## The notebook is running in google colab

In [1]:
!pip install emoji



In [2]:
import numpy as np
import pandas as pd

In [3]:
train = pd.read_csv('/content/dataset/train_emoji.csv',header=None)
test = pd.read_csv('/content/dataset/test_emoji.csv',header=None)

In [4]:
train.head()

Unnamed: 0,0,1,2,3
0,never talk to me again,3,,
1,I am proud of your achievements,2,,
2,It is the worst day in my life,3,,
3,Miss you so much,0,,[0]
4,food is life,4,,


In [5]:
import emoji

In [6]:
emoji_dictionary = {"0": "\u2764\uFE0F",    # :heart: prints a black instead of red heart depending on the font
                    "1": ":baseball:",
                    "2": ":beaming_face_with_smiling_eyes:",
                    "3": ":downcast_face_with_sweat:",
                    "4": ":fork_and_knife:",
                   }

In [7]:
emoji.emojize("\u2764\uFE0F")

■ Data block ■
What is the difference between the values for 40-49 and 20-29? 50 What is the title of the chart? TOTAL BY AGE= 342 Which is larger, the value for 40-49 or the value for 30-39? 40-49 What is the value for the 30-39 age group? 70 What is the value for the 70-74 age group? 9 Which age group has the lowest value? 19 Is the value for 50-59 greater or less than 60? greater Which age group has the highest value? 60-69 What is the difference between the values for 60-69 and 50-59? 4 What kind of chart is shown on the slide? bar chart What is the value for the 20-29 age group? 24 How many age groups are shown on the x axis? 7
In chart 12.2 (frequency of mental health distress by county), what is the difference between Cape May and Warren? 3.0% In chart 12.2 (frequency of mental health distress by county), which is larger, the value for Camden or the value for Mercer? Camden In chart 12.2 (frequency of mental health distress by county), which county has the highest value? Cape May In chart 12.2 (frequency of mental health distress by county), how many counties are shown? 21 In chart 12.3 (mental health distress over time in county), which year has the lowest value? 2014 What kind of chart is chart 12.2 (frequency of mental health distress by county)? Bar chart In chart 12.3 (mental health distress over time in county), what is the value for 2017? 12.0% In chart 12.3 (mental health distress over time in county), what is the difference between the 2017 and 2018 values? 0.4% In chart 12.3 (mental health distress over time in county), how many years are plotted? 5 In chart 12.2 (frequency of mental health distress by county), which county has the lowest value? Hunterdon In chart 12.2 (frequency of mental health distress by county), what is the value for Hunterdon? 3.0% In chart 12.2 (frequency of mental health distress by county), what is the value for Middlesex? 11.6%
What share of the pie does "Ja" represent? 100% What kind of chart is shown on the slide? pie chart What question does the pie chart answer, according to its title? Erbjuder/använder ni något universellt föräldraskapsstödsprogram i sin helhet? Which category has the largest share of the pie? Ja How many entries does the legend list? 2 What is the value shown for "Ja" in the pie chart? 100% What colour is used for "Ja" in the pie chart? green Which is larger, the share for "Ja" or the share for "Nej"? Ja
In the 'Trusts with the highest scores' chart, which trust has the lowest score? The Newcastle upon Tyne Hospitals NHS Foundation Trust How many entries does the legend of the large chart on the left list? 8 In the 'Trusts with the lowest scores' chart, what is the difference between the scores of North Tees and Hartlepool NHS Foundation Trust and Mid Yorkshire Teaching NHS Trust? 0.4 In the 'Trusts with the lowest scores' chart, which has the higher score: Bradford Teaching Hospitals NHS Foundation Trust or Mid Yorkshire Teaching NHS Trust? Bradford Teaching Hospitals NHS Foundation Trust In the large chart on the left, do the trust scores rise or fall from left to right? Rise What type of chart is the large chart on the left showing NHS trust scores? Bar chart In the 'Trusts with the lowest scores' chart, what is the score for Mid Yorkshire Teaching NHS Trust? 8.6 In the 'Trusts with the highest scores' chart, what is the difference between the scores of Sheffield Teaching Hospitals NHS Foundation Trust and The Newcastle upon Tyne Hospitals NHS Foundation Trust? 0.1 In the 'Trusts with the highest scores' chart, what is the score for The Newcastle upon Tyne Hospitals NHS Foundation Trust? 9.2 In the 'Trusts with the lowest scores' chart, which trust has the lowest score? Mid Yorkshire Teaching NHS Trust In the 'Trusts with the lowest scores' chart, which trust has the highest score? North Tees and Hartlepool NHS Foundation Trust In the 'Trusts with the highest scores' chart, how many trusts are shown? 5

■ Work instructions ■
(a) In the emoji notebook, which emoji code is assigned to the key "4" in the dictionary?
(b) Continue the emoji classification notebook from the point where it ends.

■ Per-task answers ■
(a) ":fork_and_knife:"

(b)
'❤️'

In [8]:
for e in emoji_dictionary.values():
    print(emoji.emojize(e))

❤️
⚾
😁
😓
🍴


In [9]:
data = train.values
for i in range(10):
    print(data[i][0],emoji.emojize(emoji_dictionary[str(data[i][1])]))

never talk to me again 😓
I am proud of your achievements 😁
It is the worst day in my life 😓
Miss you so much ❤️
food is life 🍴
I love you mum ❤️
Stop saying bullshit 😓
congratulations on your acceptance 😁
The assignment is too long  😓
I want to go play ⚾


In [10]:
# One-Hot Encoding
from keras.utils import to_categorical

In [11]:
XT = train[0]
Xt = test[0]

YT = to_categorical(train[1])
Yt = to_categorical(test[1])


print(XT.shape)
print(Xt.shape)
print(YT.shape)
print(Yt.shape)

(132,)
(56,)
(132, 5)
(56, 5)


In [12]:
embeddings = {}
with open('glove.6B.50d.txt',encoding='utf-8') as f:
    for line in f:
        values = line.split()
        word = values[0]
        coeffs = np.asarray(values[1:],dtype='float32')

        # print(word)
        # print(coeffs)
        embeddings[word] = coeffs

In [13]:
def getOutputEmbeddings(X):

    embedding_matrix_output = np.zeros((X.shape[0],10,50))
    for ix in range(X.shape[0]):
        X[ix] = X[ix].split()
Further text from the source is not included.